## DIRECTION
Copy each of the following records word for word, keeping every character and line break the same.

(Collected data)
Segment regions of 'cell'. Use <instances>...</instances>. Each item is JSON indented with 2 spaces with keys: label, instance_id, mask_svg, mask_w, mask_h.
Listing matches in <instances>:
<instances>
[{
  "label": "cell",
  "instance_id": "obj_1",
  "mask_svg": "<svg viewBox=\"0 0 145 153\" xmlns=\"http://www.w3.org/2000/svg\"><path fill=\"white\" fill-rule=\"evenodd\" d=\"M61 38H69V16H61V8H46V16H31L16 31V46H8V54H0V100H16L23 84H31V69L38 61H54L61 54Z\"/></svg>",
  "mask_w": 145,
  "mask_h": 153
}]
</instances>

## TASK ANSWER
Segment regions of 'cell'. Use <instances>...</instances>. Each item is JSON indented with 2 spaces with keys: label, instance_id, mask_svg, mask_w, mask_h.
Listing matches in <instances>:
<instances>
[{
  "label": "cell",
  "instance_id": "obj_1",
  "mask_svg": "<svg viewBox=\"0 0 145 153\" xmlns=\"http://www.w3.org/2000/svg\"><path fill=\"white\" fill-rule=\"evenodd\" d=\"M61 38H69V16H61V8H46V16H31L16 31V46H8V54H0V100H16L23 84H31V69L38 61H54L61 54Z\"/></svg>",
  "mask_w": 145,
  "mask_h": 153
}]
</instances>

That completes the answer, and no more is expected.